EXERCISE DETAILS
Copy out the records below word for word, leaving nothing out and changing nothing.

※ ※ ※

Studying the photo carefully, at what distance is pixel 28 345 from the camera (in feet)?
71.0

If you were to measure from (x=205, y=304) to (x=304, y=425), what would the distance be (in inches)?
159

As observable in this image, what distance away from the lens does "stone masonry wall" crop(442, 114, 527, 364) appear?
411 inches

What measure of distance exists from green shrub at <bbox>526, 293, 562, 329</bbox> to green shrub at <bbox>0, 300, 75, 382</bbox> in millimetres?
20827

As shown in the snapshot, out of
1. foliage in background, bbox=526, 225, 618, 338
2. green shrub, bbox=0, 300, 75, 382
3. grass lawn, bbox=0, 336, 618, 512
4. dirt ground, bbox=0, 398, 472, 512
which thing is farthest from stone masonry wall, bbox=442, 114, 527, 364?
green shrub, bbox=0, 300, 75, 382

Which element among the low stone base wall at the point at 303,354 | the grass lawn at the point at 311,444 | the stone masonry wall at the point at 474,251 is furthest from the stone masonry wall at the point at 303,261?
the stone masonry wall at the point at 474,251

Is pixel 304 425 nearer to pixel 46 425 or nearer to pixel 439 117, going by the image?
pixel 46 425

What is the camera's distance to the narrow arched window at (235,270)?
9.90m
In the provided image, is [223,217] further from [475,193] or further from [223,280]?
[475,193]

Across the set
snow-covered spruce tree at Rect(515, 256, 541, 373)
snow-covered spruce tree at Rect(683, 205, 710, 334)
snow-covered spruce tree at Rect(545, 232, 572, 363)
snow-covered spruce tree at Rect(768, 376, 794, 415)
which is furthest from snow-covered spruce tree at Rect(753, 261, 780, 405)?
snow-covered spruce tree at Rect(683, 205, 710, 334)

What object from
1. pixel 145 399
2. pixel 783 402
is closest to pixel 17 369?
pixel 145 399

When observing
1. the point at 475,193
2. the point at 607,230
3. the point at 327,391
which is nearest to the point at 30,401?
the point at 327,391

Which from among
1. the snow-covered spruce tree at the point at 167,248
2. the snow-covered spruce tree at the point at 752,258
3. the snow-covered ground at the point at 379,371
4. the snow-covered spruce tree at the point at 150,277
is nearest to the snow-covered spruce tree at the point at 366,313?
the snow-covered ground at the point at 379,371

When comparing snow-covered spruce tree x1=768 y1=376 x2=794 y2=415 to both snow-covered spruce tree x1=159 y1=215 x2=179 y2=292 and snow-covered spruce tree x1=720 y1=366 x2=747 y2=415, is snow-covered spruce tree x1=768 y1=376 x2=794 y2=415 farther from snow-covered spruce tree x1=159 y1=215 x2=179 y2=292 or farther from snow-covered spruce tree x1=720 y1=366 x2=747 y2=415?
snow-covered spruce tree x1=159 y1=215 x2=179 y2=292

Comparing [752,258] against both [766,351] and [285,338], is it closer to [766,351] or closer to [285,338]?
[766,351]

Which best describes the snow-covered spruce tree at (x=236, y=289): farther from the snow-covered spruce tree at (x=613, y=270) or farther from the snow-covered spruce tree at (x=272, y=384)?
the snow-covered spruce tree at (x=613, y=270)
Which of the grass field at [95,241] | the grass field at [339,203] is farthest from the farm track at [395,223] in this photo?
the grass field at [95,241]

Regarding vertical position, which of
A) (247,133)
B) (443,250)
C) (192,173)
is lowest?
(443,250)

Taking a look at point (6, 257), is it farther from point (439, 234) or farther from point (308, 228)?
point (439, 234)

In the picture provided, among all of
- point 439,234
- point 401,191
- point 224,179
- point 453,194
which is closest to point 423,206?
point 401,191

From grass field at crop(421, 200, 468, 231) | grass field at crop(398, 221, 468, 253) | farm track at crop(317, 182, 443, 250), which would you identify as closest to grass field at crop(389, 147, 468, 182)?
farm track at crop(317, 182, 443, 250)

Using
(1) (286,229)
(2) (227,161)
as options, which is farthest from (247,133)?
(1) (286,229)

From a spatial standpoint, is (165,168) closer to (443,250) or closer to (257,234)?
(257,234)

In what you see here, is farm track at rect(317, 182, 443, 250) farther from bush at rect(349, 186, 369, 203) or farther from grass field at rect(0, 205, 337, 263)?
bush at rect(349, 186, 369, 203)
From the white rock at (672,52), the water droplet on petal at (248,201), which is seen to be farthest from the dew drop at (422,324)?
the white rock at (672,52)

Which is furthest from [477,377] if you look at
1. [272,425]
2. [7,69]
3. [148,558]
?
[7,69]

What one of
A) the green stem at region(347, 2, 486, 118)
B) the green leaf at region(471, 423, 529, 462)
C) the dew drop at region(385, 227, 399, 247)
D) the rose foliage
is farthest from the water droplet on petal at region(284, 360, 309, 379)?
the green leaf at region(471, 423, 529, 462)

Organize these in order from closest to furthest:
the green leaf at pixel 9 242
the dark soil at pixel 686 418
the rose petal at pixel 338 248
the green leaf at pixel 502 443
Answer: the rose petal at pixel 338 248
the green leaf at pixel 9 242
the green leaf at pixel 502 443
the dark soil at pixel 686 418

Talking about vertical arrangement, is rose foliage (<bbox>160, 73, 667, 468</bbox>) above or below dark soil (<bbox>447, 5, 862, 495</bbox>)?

※ ※ ※

CORRECT RESULT
Studying the photo carefully, at what distance is pixel 28 345 from the camera (in feet)?
71.0

If you were to measure from (x=205, y=304) to (x=304, y=425), what would the distance be (in inches)?
159

As observable in this image, what distance away from the lens does "stone masonry wall" crop(442, 114, 527, 364) appear?
411 inches

What measure of distance exists from green shrub at <bbox>526, 293, 562, 329</bbox> to green shrub at <bbox>0, 300, 75, 382</bbox> in millimetres?
20827

As shown in the snapshot, out of
1. foliage in background, bbox=526, 225, 618, 338
2. green shrub, bbox=0, 300, 75, 382
3. grass lawn, bbox=0, 336, 618, 512
4. dirt ground, bbox=0, 398, 472, 512
which thing is farthest from stone masonry wall, bbox=442, 114, 527, 364?
green shrub, bbox=0, 300, 75, 382

Which element among the low stone base wall at the point at 303,354 | the grass lawn at the point at 311,444 | the stone masonry wall at the point at 474,251 is furthest from the stone masonry wall at the point at 303,261?
the stone masonry wall at the point at 474,251

Is pixel 304 425 nearer to pixel 46 425 or nearer to pixel 439 117, going by the image?
pixel 46 425

What is the camera's distance to the narrow arched window at (235,270)?
9.90m
In the provided image, is [223,217] further from [475,193] or further from [223,280]?
[475,193]

Across the set
snow-covered spruce tree at Rect(515, 256, 541, 373)
snow-covered spruce tree at Rect(683, 205, 710, 334)
snow-covered spruce tree at Rect(545, 232, 572, 363)
snow-covered spruce tree at Rect(768, 376, 794, 415)
which is furthest from snow-covered spruce tree at Rect(753, 261, 780, 405)?
snow-covered spruce tree at Rect(683, 205, 710, 334)

What object from
1. pixel 145 399
2. pixel 783 402
is closest to pixel 17 369?
pixel 145 399

When observing
1. the point at 475,193
2. the point at 607,230
3. the point at 327,391
which is nearest to the point at 30,401?
the point at 327,391

Which from among
1. the snow-covered spruce tree at the point at 167,248
2. the snow-covered spruce tree at the point at 752,258
3. the snow-covered ground at the point at 379,371
4. the snow-covered spruce tree at the point at 150,277
is nearest to the snow-covered spruce tree at the point at 366,313?
the snow-covered ground at the point at 379,371

When comparing snow-covered spruce tree x1=768 y1=376 x2=794 y2=415 to both snow-covered spruce tree x1=159 y1=215 x2=179 y2=292 and snow-covered spruce tree x1=720 y1=366 x2=747 y2=415, is snow-covered spruce tree x1=768 y1=376 x2=794 y2=415 farther from snow-covered spruce tree x1=159 y1=215 x2=179 y2=292 or farther from snow-covered spruce tree x1=720 y1=366 x2=747 y2=415?
snow-covered spruce tree x1=159 y1=215 x2=179 y2=292

Comparing [752,258] against both [766,351] and [285,338], is it closer to [766,351] or closer to [285,338]?
[766,351]

Which best describes the snow-covered spruce tree at (x=236, y=289): farther from the snow-covered spruce tree at (x=613, y=270) or farther from the snow-covered spruce tree at (x=272, y=384)?
the snow-covered spruce tree at (x=613, y=270)
Which of the grass field at [95,241] | the grass field at [339,203] is farthest from the farm track at [395,223] in this photo?
the grass field at [95,241]

Regarding vertical position, which of
A) (247,133)
B) (443,250)
C) (192,173)
is lowest?
(443,250)

Taking a look at point (6, 257), is it farther from point (439, 234) or farther from point (308, 228)?
point (439, 234)

In the picture provided, among all of
- point 439,234
- point 401,191
- point 224,179
- point 453,194
which is closest to point 423,206?
point 401,191

From grass field at crop(421, 200, 468, 231) | grass field at crop(398, 221, 468, 253) | farm track at crop(317, 182, 443, 250), which would you identify as closest to grass field at crop(389, 147, 468, 182)?
farm track at crop(317, 182, 443, 250)

Using
(1) (286,229)
(2) (227,161)
as options, which is farthest from (247,133)?
(1) (286,229)

From a spatial standpoint, is (165,168) closer to (443,250) or closer to (257,234)?
(257,234)

In what you see here, is farm track at rect(317, 182, 443, 250) farther from bush at rect(349, 186, 369, 203) or farther from grass field at rect(0, 205, 337, 263)?
bush at rect(349, 186, 369, 203)
From the white rock at (672,52), the water droplet on petal at (248,201), which is seen to be farthest from the dew drop at (422,324)?
the white rock at (672,52)

Which is furthest from [477,377] if you look at
1. [272,425]
2. [7,69]
3. [148,558]
?
[7,69]

What one of
A) the green stem at region(347, 2, 486, 118)
B) the green leaf at region(471, 423, 529, 462)
C) the dew drop at region(385, 227, 399, 247)
D) the rose foliage
is farthest from the water droplet on petal at region(284, 360, 309, 379)?
the green leaf at region(471, 423, 529, 462)

Organize these in order from closest to furthest:
the green leaf at pixel 9 242
the dark soil at pixel 686 418
the rose petal at pixel 338 248
the green leaf at pixel 502 443
Answer: the rose petal at pixel 338 248
the green leaf at pixel 9 242
the green leaf at pixel 502 443
the dark soil at pixel 686 418

Talking about vertical arrangement, is rose foliage (<bbox>160, 73, 667, 468</bbox>) above or below dark soil (<bbox>447, 5, 862, 495</bbox>)?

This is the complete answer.